Collected data entries:
──────────────────────────────
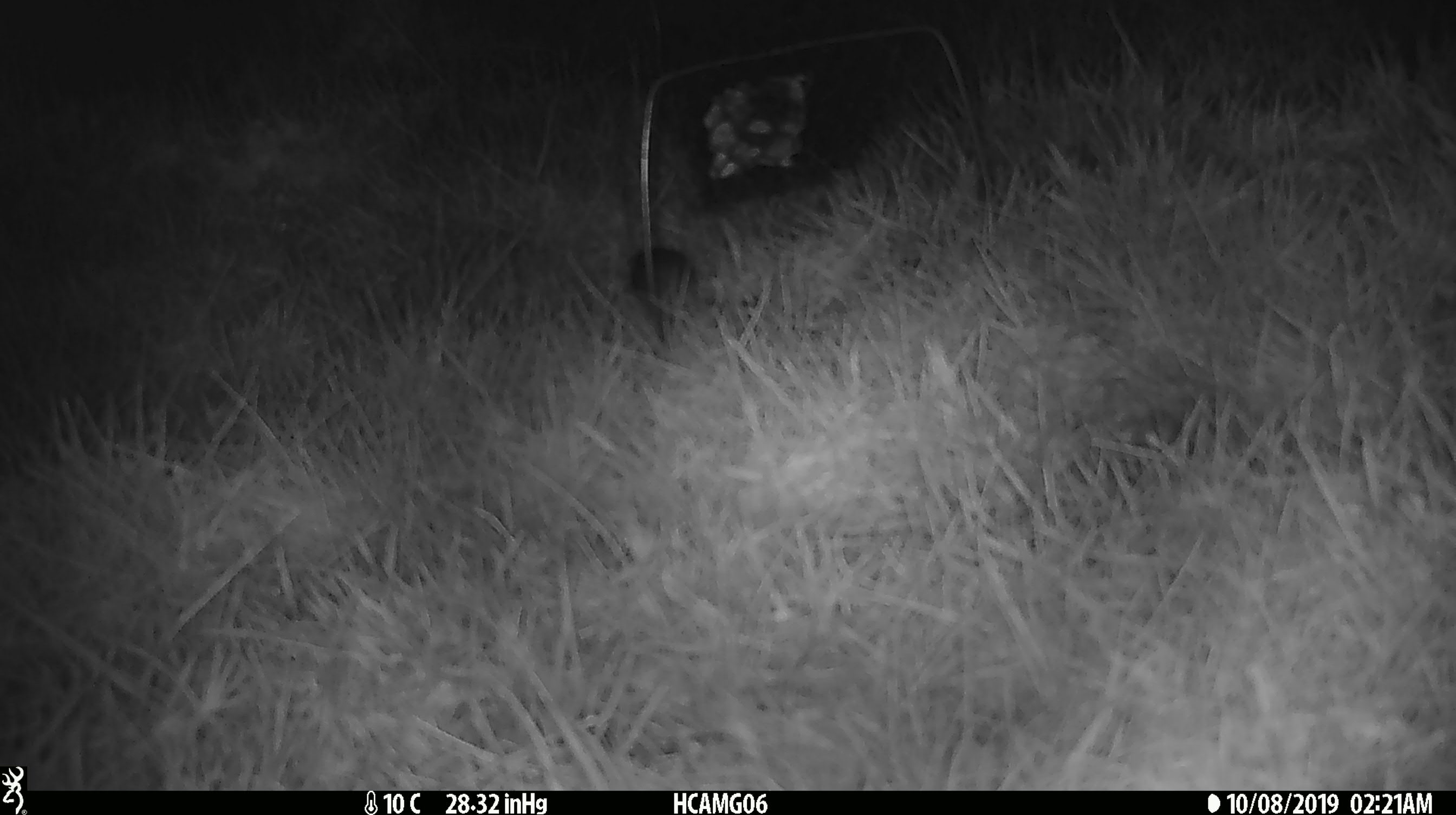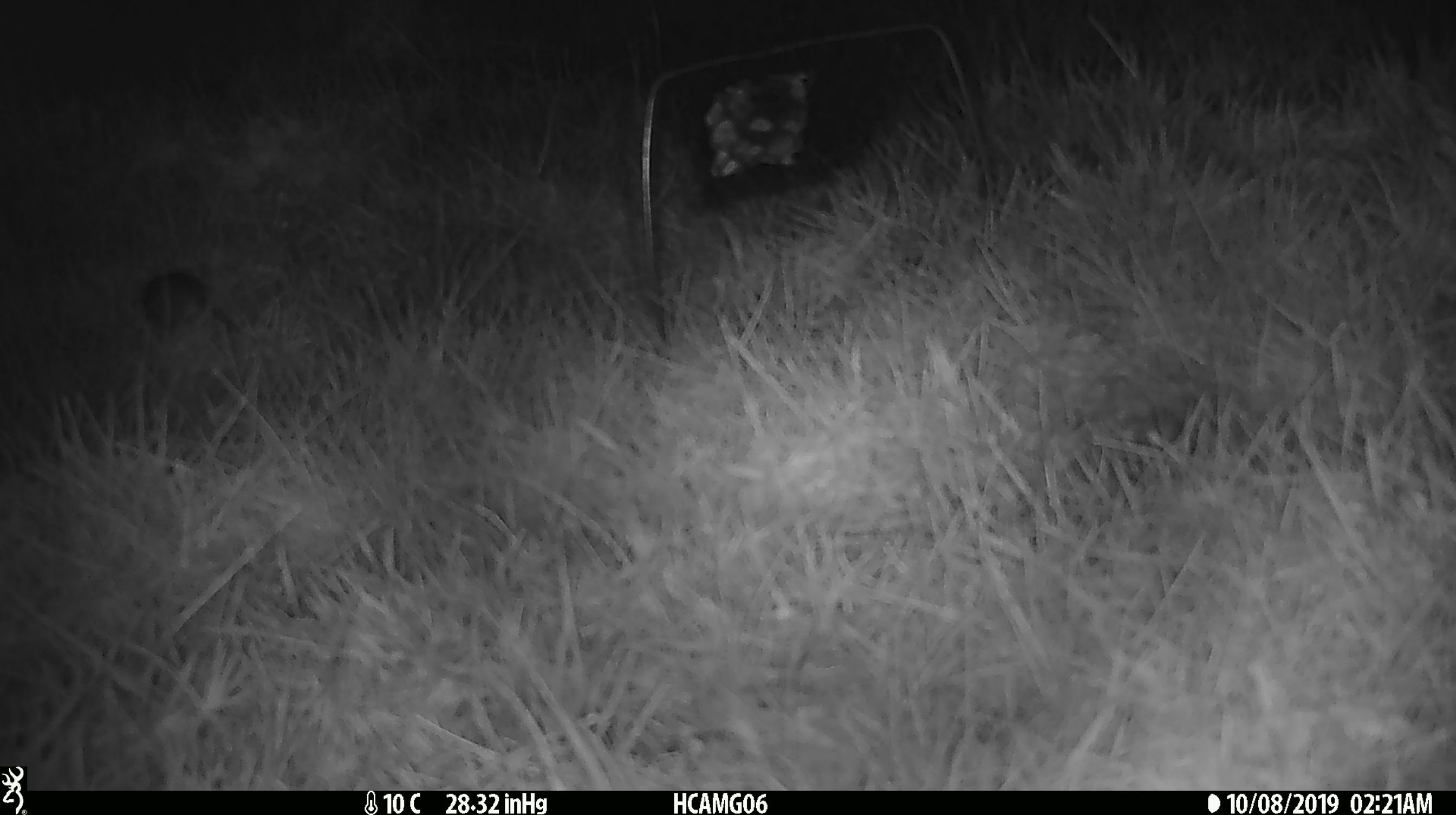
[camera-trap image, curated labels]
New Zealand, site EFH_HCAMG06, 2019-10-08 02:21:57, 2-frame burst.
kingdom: Animalia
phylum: Chordata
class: Mammalia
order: Rodentia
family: Muridae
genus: Mus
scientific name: Mus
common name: mouse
──────────────────────────────
TASK GOAL:
Return all entries preceding this task exactly as they stand, leaving any picture out.

REPLY:
[camera-trap image, curated labels]
New Zealand, site EFH_HCAMG06, 2019-10-08 02:21:57, 2-frame burst.
kingdom: Animalia
phylum: Chordata
class: Mammalia
order: Rodentia
family: Muridae
genus: Mus
scientific name: Mus
common name: mouse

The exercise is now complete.